▶ [Set of tasks]
A – Copy the passage from the PyTorch Geometric excerpt word for word. Begin at the words "We can see that" and stop after the words "of output cell.".
B – List the four main attributes of the data object named in the PyTorch Geometric excerpt, with what each one holds.
C – In the PyTorch Geometric excerpt, what is the format of edge_index called?

▶ [Excerpt]
Note: faced issue with current method. May have to take a look into https://lightrun.com/answers/pyg-team-pytorch_geometric-oserror-winerror-127-the-specified-procedure-could-not-be-found-when-importing-torch_geometric to solve related issues.

In [None]:
from torch_geometric.datasets import KarateClub

dataset = KarateClub()
print(f'Dataset: {dataset}:')
print('======================')
print(f'Number of graphs: {len(dataset)}')
print(f'Number of features: {dataset.num_features}')
print(f'Number of classes: {dataset.num_classes}')

Now that we've gotten a bit of an overview of what exactly is in the dataset, we can look a bit further into the dataset.

In [None]:
data = dataset[0]  # Get the first graph object.

print(data)
print('==============================================================')

# Gather some statistics about the graph.
print(f'Number of nodes: {data.num_nodes}')
print(f'Number of edges: {data.num_edges}')
print(f'Average node degree: {(2*data.num_edges) / data.num_nodes:.2f}')
print(f'Number of training nodes: {data.train_mask.sum()}')
print(f'Training node label rate: {int(data.train_mask.sum()) / data.num_nodes:.2f}')
print(f'Contains isolated nodes: {data.has_isolated_nodes()}')
print(f'Contains self-loops: {data.has_self_loops()}')
print(f'Is undirected: {data.is_undirected()}')

In [None]:
data.edge_index.T

### Data
Graphs in PyTG are stored as a Data object. We can print the data object anytime by doing print(data) to recieve some information about its attributes and shapes.

In [None]:
print(data)

We can see that data holds 4 main attributes to it. `edge_index` property holds information about the graph connectivity. `node features` as `x` and `node labels` as `y`, There is also `train_mask` which describes the nodes of which we already know community assignments of. 

The `data` object also provides utility functions for use of inferring basic properties. For instance, we can infer whether there exist isolated nodes on the graph (i.e. no edges on any nodes), whether or not the graph contains self-lops or whether the graph is undirected.

### Edge Index
We can now print the edge_index of our graph using:

In [None]:
from IPython.display import Javascript  # Restrict height of output cell.
display(Javascript('''google.colab.output.setIframeHeight(0, true, {maxHeight: 300})'''))

edge_index = data.edge_index
print(edge_index.t())

The edge_index helps us to better understand how PyG represents graphs internally. Here, edge_index holds tuples of two node indices where the first value describes node index of the soruce code and teh second value describes the node index of the destination node of an edge. We call this format coo format (COO format) which commonly represents sparse matrices. Instead of holding the adjacency information in a dense representation $\mathbf{A} \in \{ 0, 1 \}^{|\mathcal{V}| \times |\mathcal{V}|}$, PyG represents graphs sparsely, which refers to only holding the coordinates/values for which entries in $\mathbf{A}$ are non-zero.

In [None]:
from torch_geometric.utils import to_networkx

G = to_networkx(data, to_undirected=True)

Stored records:
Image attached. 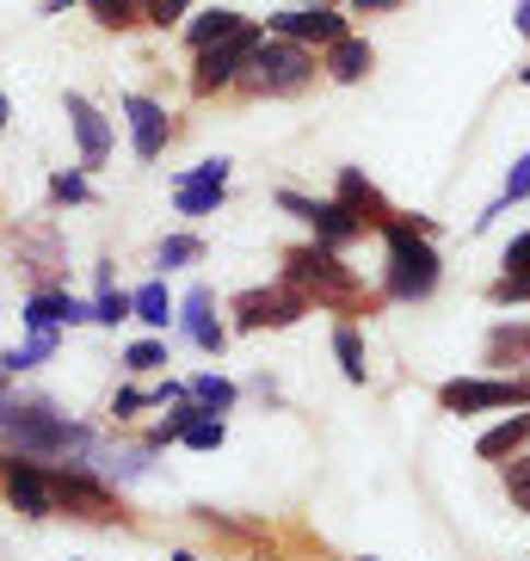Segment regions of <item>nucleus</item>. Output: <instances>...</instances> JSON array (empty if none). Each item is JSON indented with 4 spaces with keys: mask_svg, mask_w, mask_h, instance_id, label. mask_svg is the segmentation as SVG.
I'll return each instance as SVG.
<instances>
[{
    "mask_svg": "<svg viewBox=\"0 0 530 561\" xmlns=\"http://www.w3.org/2000/svg\"><path fill=\"white\" fill-rule=\"evenodd\" d=\"M499 265H506V278H530V229L506 241V253H499Z\"/></svg>",
    "mask_w": 530,
    "mask_h": 561,
    "instance_id": "nucleus-35",
    "label": "nucleus"
},
{
    "mask_svg": "<svg viewBox=\"0 0 530 561\" xmlns=\"http://www.w3.org/2000/svg\"><path fill=\"white\" fill-rule=\"evenodd\" d=\"M185 389H192V401H198L204 413H234L241 408V389H234L229 377H216V370H198Z\"/></svg>",
    "mask_w": 530,
    "mask_h": 561,
    "instance_id": "nucleus-26",
    "label": "nucleus"
},
{
    "mask_svg": "<svg viewBox=\"0 0 530 561\" xmlns=\"http://www.w3.org/2000/svg\"><path fill=\"white\" fill-rule=\"evenodd\" d=\"M130 321H142V328H173L180 321V302L166 297V284L154 278V284H142V290H130Z\"/></svg>",
    "mask_w": 530,
    "mask_h": 561,
    "instance_id": "nucleus-22",
    "label": "nucleus"
},
{
    "mask_svg": "<svg viewBox=\"0 0 530 561\" xmlns=\"http://www.w3.org/2000/svg\"><path fill=\"white\" fill-rule=\"evenodd\" d=\"M370 68H377V50H370L358 32H346L339 44H327V50H321V75H327V81H339V87H358Z\"/></svg>",
    "mask_w": 530,
    "mask_h": 561,
    "instance_id": "nucleus-19",
    "label": "nucleus"
},
{
    "mask_svg": "<svg viewBox=\"0 0 530 561\" xmlns=\"http://www.w3.org/2000/svg\"><path fill=\"white\" fill-rule=\"evenodd\" d=\"M198 260H204L198 234H166L161 248H154V265H161V272H185V265H198Z\"/></svg>",
    "mask_w": 530,
    "mask_h": 561,
    "instance_id": "nucleus-29",
    "label": "nucleus"
},
{
    "mask_svg": "<svg viewBox=\"0 0 530 561\" xmlns=\"http://www.w3.org/2000/svg\"><path fill=\"white\" fill-rule=\"evenodd\" d=\"M7 124H13V100H7V93H0V130H7Z\"/></svg>",
    "mask_w": 530,
    "mask_h": 561,
    "instance_id": "nucleus-40",
    "label": "nucleus"
},
{
    "mask_svg": "<svg viewBox=\"0 0 530 561\" xmlns=\"http://www.w3.org/2000/svg\"><path fill=\"white\" fill-rule=\"evenodd\" d=\"M124 370H130V377L166 370V340H136V346H124Z\"/></svg>",
    "mask_w": 530,
    "mask_h": 561,
    "instance_id": "nucleus-32",
    "label": "nucleus"
},
{
    "mask_svg": "<svg viewBox=\"0 0 530 561\" xmlns=\"http://www.w3.org/2000/svg\"><path fill=\"white\" fill-rule=\"evenodd\" d=\"M229 314H234V333H265V328H297L302 314H315V302L302 297L290 278H278V284L241 290V297L229 302Z\"/></svg>",
    "mask_w": 530,
    "mask_h": 561,
    "instance_id": "nucleus-6",
    "label": "nucleus"
},
{
    "mask_svg": "<svg viewBox=\"0 0 530 561\" xmlns=\"http://www.w3.org/2000/svg\"><path fill=\"white\" fill-rule=\"evenodd\" d=\"M19 321H25V328L32 333H44V328H87V321H93V302L87 297H74V290H62V284H56V290H32V297H25V314H19Z\"/></svg>",
    "mask_w": 530,
    "mask_h": 561,
    "instance_id": "nucleus-17",
    "label": "nucleus"
},
{
    "mask_svg": "<svg viewBox=\"0 0 530 561\" xmlns=\"http://www.w3.org/2000/svg\"><path fill=\"white\" fill-rule=\"evenodd\" d=\"M315 75H321V50L265 32L260 50L247 56L241 93H253V100H297V93H309V87H315Z\"/></svg>",
    "mask_w": 530,
    "mask_h": 561,
    "instance_id": "nucleus-3",
    "label": "nucleus"
},
{
    "mask_svg": "<svg viewBox=\"0 0 530 561\" xmlns=\"http://www.w3.org/2000/svg\"><path fill=\"white\" fill-rule=\"evenodd\" d=\"M185 19H192V0H142V25L154 32H180Z\"/></svg>",
    "mask_w": 530,
    "mask_h": 561,
    "instance_id": "nucleus-31",
    "label": "nucleus"
},
{
    "mask_svg": "<svg viewBox=\"0 0 530 561\" xmlns=\"http://www.w3.org/2000/svg\"><path fill=\"white\" fill-rule=\"evenodd\" d=\"M278 210H290L297 222H309L321 248H339V253H346L352 241L365 234V222H358V216H352L339 198H302V192H278Z\"/></svg>",
    "mask_w": 530,
    "mask_h": 561,
    "instance_id": "nucleus-11",
    "label": "nucleus"
},
{
    "mask_svg": "<svg viewBox=\"0 0 530 561\" xmlns=\"http://www.w3.org/2000/svg\"><path fill=\"white\" fill-rule=\"evenodd\" d=\"M284 278L297 284L315 309H352L358 302V272L339 260V248H321V241L284 253Z\"/></svg>",
    "mask_w": 530,
    "mask_h": 561,
    "instance_id": "nucleus-4",
    "label": "nucleus"
},
{
    "mask_svg": "<svg viewBox=\"0 0 530 561\" xmlns=\"http://www.w3.org/2000/svg\"><path fill=\"white\" fill-rule=\"evenodd\" d=\"M222 198H229V161H222V154L185 167L180 180H173V210L180 216H216Z\"/></svg>",
    "mask_w": 530,
    "mask_h": 561,
    "instance_id": "nucleus-13",
    "label": "nucleus"
},
{
    "mask_svg": "<svg viewBox=\"0 0 530 561\" xmlns=\"http://www.w3.org/2000/svg\"><path fill=\"white\" fill-rule=\"evenodd\" d=\"M487 297H494L499 309H506V302H530V278H506V272H499V278H494V290H487Z\"/></svg>",
    "mask_w": 530,
    "mask_h": 561,
    "instance_id": "nucleus-36",
    "label": "nucleus"
},
{
    "mask_svg": "<svg viewBox=\"0 0 530 561\" xmlns=\"http://www.w3.org/2000/svg\"><path fill=\"white\" fill-rule=\"evenodd\" d=\"M180 445H192V450H222V445H229V420H222V413H198V420L180 432Z\"/></svg>",
    "mask_w": 530,
    "mask_h": 561,
    "instance_id": "nucleus-30",
    "label": "nucleus"
},
{
    "mask_svg": "<svg viewBox=\"0 0 530 561\" xmlns=\"http://www.w3.org/2000/svg\"><path fill=\"white\" fill-rule=\"evenodd\" d=\"M265 32L309 44V50H327V44H339L352 32V19L339 7H278V13H265Z\"/></svg>",
    "mask_w": 530,
    "mask_h": 561,
    "instance_id": "nucleus-10",
    "label": "nucleus"
},
{
    "mask_svg": "<svg viewBox=\"0 0 530 561\" xmlns=\"http://www.w3.org/2000/svg\"><path fill=\"white\" fill-rule=\"evenodd\" d=\"M0 488H7V500H13L25 518H50V512H56L50 469H44V462H32L25 450H19V457H0Z\"/></svg>",
    "mask_w": 530,
    "mask_h": 561,
    "instance_id": "nucleus-14",
    "label": "nucleus"
},
{
    "mask_svg": "<svg viewBox=\"0 0 530 561\" xmlns=\"http://www.w3.org/2000/svg\"><path fill=\"white\" fill-rule=\"evenodd\" d=\"M358 561H377V556H358Z\"/></svg>",
    "mask_w": 530,
    "mask_h": 561,
    "instance_id": "nucleus-45",
    "label": "nucleus"
},
{
    "mask_svg": "<svg viewBox=\"0 0 530 561\" xmlns=\"http://www.w3.org/2000/svg\"><path fill=\"white\" fill-rule=\"evenodd\" d=\"M149 401H154V389H117L112 413H117V420H136V413L149 408Z\"/></svg>",
    "mask_w": 530,
    "mask_h": 561,
    "instance_id": "nucleus-37",
    "label": "nucleus"
},
{
    "mask_svg": "<svg viewBox=\"0 0 530 561\" xmlns=\"http://www.w3.org/2000/svg\"><path fill=\"white\" fill-rule=\"evenodd\" d=\"M290 7H346V0H290Z\"/></svg>",
    "mask_w": 530,
    "mask_h": 561,
    "instance_id": "nucleus-41",
    "label": "nucleus"
},
{
    "mask_svg": "<svg viewBox=\"0 0 530 561\" xmlns=\"http://www.w3.org/2000/svg\"><path fill=\"white\" fill-rule=\"evenodd\" d=\"M56 346H62V333H56V328L32 333L25 346L0 352V377H19V370H37V364H44V358H56Z\"/></svg>",
    "mask_w": 530,
    "mask_h": 561,
    "instance_id": "nucleus-24",
    "label": "nucleus"
},
{
    "mask_svg": "<svg viewBox=\"0 0 530 561\" xmlns=\"http://www.w3.org/2000/svg\"><path fill=\"white\" fill-rule=\"evenodd\" d=\"M445 413H499V408H530V377H450L438 382Z\"/></svg>",
    "mask_w": 530,
    "mask_h": 561,
    "instance_id": "nucleus-8",
    "label": "nucleus"
},
{
    "mask_svg": "<svg viewBox=\"0 0 530 561\" xmlns=\"http://www.w3.org/2000/svg\"><path fill=\"white\" fill-rule=\"evenodd\" d=\"M518 87H530V68H525V75H518Z\"/></svg>",
    "mask_w": 530,
    "mask_h": 561,
    "instance_id": "nucleus-44",
    "label": "nucleus"
},
{
    "mask_svg": "<svg viewBox=\"0 0 530 561\" xmlns=\"http://www.w3.org/2000/svg\"><path fill=\"white\" fill-rule=\"evenodd\" d=\"M93 185H87V167H68V173H50V204H87Z\"/></svg>",
    "mask_w": 530,
    "mask_h": 561,
    "instance_id": "nucleus-33",
    "label": "nucleus"
},
{
    "mask_svg": "<svg viewBox=\"0 0 530 561\" xmlns=\"http://www.w3.org/2000/svg\"><path fill=\"white\" fill-rule=\"evenodd\" d=\"M173 561H198V556H192V549H180V556H173Z\"/></svg>",
    "mask_w": 530,
    "mask_h": 561,
    "instance_id": "nucleus-43",
    "label": "nucleus"
},
{
    "mask_svg": "<svg viewBox=\"0 0 530 561\" xmlns=\"http://www.w3.org/2000/svg\"><path fill=\"white\" fill-rule=\"evenodd\" d=\"M93 321H100V328H117V321H130V290L105 284L100 297H93Z\"/></svg>",
    "mask_w": 530,
    "mask_h": 561,
    "instance_id": "nucleus-34",
    "label": "nucleus"
},
{
    "mask_svg": "<svg viewBox=\"0 0 530 561\" xmlns=\"http://www.w3.org/2000/svg\"><path fill=\"white\" fill-rule=\"evenodd\" d=\"M260 37H265V19H247L234 37L192 50V93H198V100H210V93H229V87H241V75H247V56L260 50Z\"/></svg>",
    "mask_w": 530,
    "mask_h": 561,
    "instance_id": "nucleus-5",
    "label": "nucleus"
},
{
    "mask_svg": "<svg viewBox=\"0 0 530 561\" xmlns=\"http://www.w3.org/2000/svg\"><path fill=\"white\" fill-rule=\"evenodd\" d=\"M173 328H180L198 352H210V358H222V346H229V328L216 321V290H210V284H192V290H185V297H180V321H173Z\"/></svg>",
    "mask_w": 530,
    "mask_h": 561,
    "instance_id": "nucleus-16",
    "label": "nucleus"
},
{
    "mask_svg": "<svg viewBox=\"0 0 530 561\" xmlns=\"http://www.w3.org/2000/svg\"><path fill=\"white\" fill-rule=\"evenodd\" d=\"M62 112H68V130H74V149H81V167H87V173L112 161V149H117L112 117L87 100V93H62Z\"/></svg>",
    "mask_w": 530,
    "mask_h": 561,
    "instance_id": "nucleus-12",
    "label": "nucleus"
},
{
    "mask_svg": "<svg viewBox=\"0 0 530 561\" xmlns=\"http://www.w3.org/2000/svg\"><path fill=\"white\" fill-rule=\"evenodd\" d=\"M382 290L395 302H426L445 278V265H438V248H431V222L426 216H395V222H382Z\"/></svg>",
    "mask_w": 530,
    "mask_h": 561,
    "instance_id": "nucleus-1",
    "label": "nucleus"
},
{
    "mask_svg": "<svg viewBox=\"0 0 530 561\" xmlns=\"http://www.w3.org/2000/svg\"><path fill=\"white\" fill-rule=\"evenodd\" d=\"M525 445H530V408H525V413H506L499 426H487V432L475 438V450H481L487 462H506L512 450H525Z\"/></svg>",
    "mask_w": 530,
    "mask_h": 561,
    "instance_id": "nucleus-21",
    "label": "nucleus"
},
{
    "mask_svg": "<svg viewBox=\"0 0 530 561\" xmlns=\"http://www.w3.org/2000/svg\"><path fill=\"white\" fill-rule=\"evenodd\" d=\"M124 124H130L136 161H161L166 142H173V117H166V105L149 100V93H124Z\"/></svg>",
    "mask_w": 530,
    "mask_h": 561,
    "instance_id": "nucleus-15",
    "label": "nucleus"
},
{
    "mask_svg": "<svg viewBox=\"0 0 530 561\" xmlns=\"http://www.w3.org/2000/svg\"><path fill=\"white\" fill-rule=\"evenodd\" d=\"M487 364H499V370L530 364V328L525 321H499V328L487 333Z\"/></svg>",
    "mask_w": 530,
    "mask_h": 561,
    "instance_id": "nucleus-23",
    "label": "nucleus"
},
{
    "mask_svg": "<svg viewBox=\"0 0 530 561\" xmlns=\"http://www.w3.org/2000/svg\"><path fill=\"white\" fill-rule=\"evenodd\" d=\"M499 488H506V500L518 512H530V450H512V457L499 462Z\"/></svg>",
    "mask_w": 530,
    "mask_h": 561,
    "instance_id": "nucleus-28",
    "label": "nucleus"
},
{
    "mask_svg": "<svg viewBox=\"0 0 530 561\" xmlns=\"http://www.w3.org/2000/svg\"><path fill=\"white\" fill-rule=\"evenodd\" d=\"M512 19H518V37H530V0H518V13H512Z\"/></svg>",
    "mask_w": 530,
    "mask_h": 561,
    "instance_id": "nucleus-39",
    "label": "nucleus"
},
{
    "mask_svg": "<svg viewBox=\"0 0 530 561\" xmlns=\"http://www.w3.org/2000/svg\"><path fill=\"white\" fill-rule=\"evenodd\" d=\"M13 377H0V413H7V401H13V389H7Z\"/></svg>",
    "mask_w": 530,
    "mask_h": 561,
    "instance_id": "nucleus-42",
    "label": "nucleus"
},
{
    "mask_svg": "<svg viewBox=\"0 0 530 561\" xmlns=\"http://www.w3.org/2000/svg\"><path fill=\"white\" fill-rule=\"evenodd\" d=\"M0 432H7L25 457H56V462H62V457H93V432L74 426L68 413H56V401H44V396L7 401Z\"/></svg>",
    "mask_w": 530,
    "mask_h": 561,
    "instance_id": "nucleus-2",
    "label": "nucleus"
},
{
    "mask_svg": "<svg viewBox=\"0 0 530 561\" xmlns=\"http://www.w3.org/2000/svg\"><path fill=\"white\" fill-rule=\"evenodd\" d=\"M346 7H352L358 19H370V13H395L401 0H346Z\"/></svg>",
    "mask_w": 530,
    "mask_h": 561,
    "instance_id": "nucleus-38",
    "label": "nucleus"
},
{
    "mask_svg": "<svg viewBox=\"0 0 530 561\" xmlns=\"http://www.w3.org/2000/svg\"><path fill=\"white\" fill-rule=\"evenodd\" d=\"M50 469V488H56V506L81 512V518H112V488L93 476L87 457H62V462H44Z\"/></svg>",
    "mask_w": 530,
    "mask_h": 561,
    "instance_id": "nucleus-9",
    "label": "nucleus"
},
{
    "mask_svg": "<svg viewBox=\"0 0 530 561\" xmlns=\"http://www.w3.org/2000/svg\"><path fill=\"white\" fill-rule=\"evenodd\" d=\"M333 198L346 204V210L358 216V222H365V229H382V222H395L389 198H382V192L365 180V173H358V167H339V192H333Z\"/></svg>",
    "mask_w": 530,
    "mask_h": 561,
    "instance_id": "nucleus-18",
    "label": "nucleus"
},
{
    "mask_svg": "<svg viewBox=\"0 0 530 561\" xmlns=\"http://www.w3.org/2000/svg\"><path fill=\"white\" fill-rule=\"evenodd\" d=\"M100 32H136L142 25V0H81Z\"/></svg>",
    "mask_w": 530,
    "mask_h": 561,
    "instance_id": "nucleus-27",
    "label": "nucleus"
},
{
    "mask_svg": "<svg viewBox=\"0 0 530 561\" xmlns=\"http://www.w3.org/2000/svg\"><path fill=\"white\" fill-rule=\"evenodd\" d=\"M333 358H339V377H346V382H365V377H370L365 333L352 328V321H339V328H333Z\"/></svg>",
    "mask_w": 530,
    "mask_h": 561,
    "instance_id": "nucleus-25",
    "label": "nucleus"
},
{
    "mask_svg": "<svg viewBox=\"0 0 530 561\" xmlns=\"http://www.w3.org/2000/svg\"><path fill=\"white\" fill-rule=\"evenodd\" d=\"M241 25H247V13H234V7H222V0H210L204 13H192V19L180 25V37L192 44V50H204V44H222V37H234Z\"/></svg>",
    "mask_w": 530,
    "mask_h": 561,
    "instance_id": "nucleus-20",
    "label": "nucleus"
},
{
    "mask_svg": "<svg viewBox=\"0 0 530 561\" xmlns=\"http://www.w3.org/2000/svg\"><path fill=\"white\" fill-rule=\"evenodd\" d=\"M13 265L25 272L32 290H56L68 272V241L56 222H19L13 229Z\"/></svg>",
    "mask_w": 530,
    "mask_h": 561,
    "instance_id": "nucleus-7",
    "label": "nucleus"
}]
</instances>
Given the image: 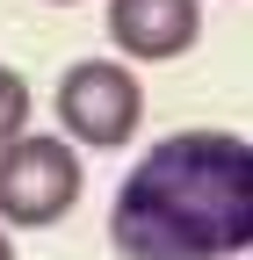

▶ [Results by task]
A –
We can see that data holds 4 main attributes to it. `edge_index` property holds information about the graph connectivity. `node features` as `x` and `node labels` as `y`, There is also `train_mask` which describes the nodes of which we already know community assignments of. 

The `data` object also provides utility functions for use of inferring basic properties. For instance, we can infer whether there exist isolated nodes on the graph (i.e. no edges on any nodes), whether or not the graph contains self-lops or whether the graph is undirected.

### Edge Index
We can now print the edge_index of our graph using:

In [None]:
from IPython.display import Javascript  # Restrict height of output cell.

B –
- `edge_index`: information about the graph connectivity
- `x`: node features
- `y`: node labels
- `train_mask`: the nodes whose community assignments are already known

C – COO format.